An Alberta judge has upheld provisions that allow the province’s securities regulator to compel suspects to hand over documents and records during an investigation.

Provincial Court Judge Harry M. Van Harten has dismissed a challenge to Securities Act (Alberta) provisions that empower Alberta Securities Commission (ASC) investigators to compel suspects, witnesses and corporations to hand over documents and other records, including private and confidential records of all types.

Sidney Reisner and Gregory MacPherson, who are currently facing ASC charges in Provincial Court, had challenged the provisions under the Charter of Rights and Freedoms.

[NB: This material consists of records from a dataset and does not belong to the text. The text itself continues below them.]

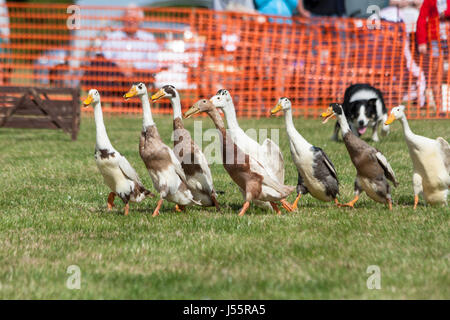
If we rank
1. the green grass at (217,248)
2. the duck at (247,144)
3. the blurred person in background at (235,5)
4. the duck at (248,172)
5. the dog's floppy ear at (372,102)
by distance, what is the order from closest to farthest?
the green grass at (217,248) → the duck at (248,172) → the duck at (247,144) → the dog's floppy ear at (372,102) → the blurred person in background at (235,5)

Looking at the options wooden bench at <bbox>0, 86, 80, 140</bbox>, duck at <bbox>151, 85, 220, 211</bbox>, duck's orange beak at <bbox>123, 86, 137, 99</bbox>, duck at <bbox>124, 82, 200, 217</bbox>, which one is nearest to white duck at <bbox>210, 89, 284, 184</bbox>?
duck at <bbox>151, 85, 220, 211</bbox>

The court held that provisions in the act were not inconsistent with the Charter and created a constitutionally valid power to compel the delivery of records.

The court also decided that the bank records compelled by the ASC were admissible in the trial against Reisner and MacPherson.

In relation to the compelled material (banks records of a corporate entity controlled by Reisner and MacPherson) the court found that Reisner and MacPherson did not have privacy rights in these records.

The Court applied the “totality of circumstances” test from the recent Supreme Court of Canada decision in R. v. Cole and found that, while the records contained some private information about Reisner and MacPherson and that they had a direct interest in that information, the information was placed on the corporation’s account and was legally accessible by others such that their subjective expectation of privacy would be low, if it existed at all.

The trial of Reisner and MacPherson is scheduled to resume on October 3.

Earlier this week, a different judge upheld fraud provisions in Alberta’s securities legislation.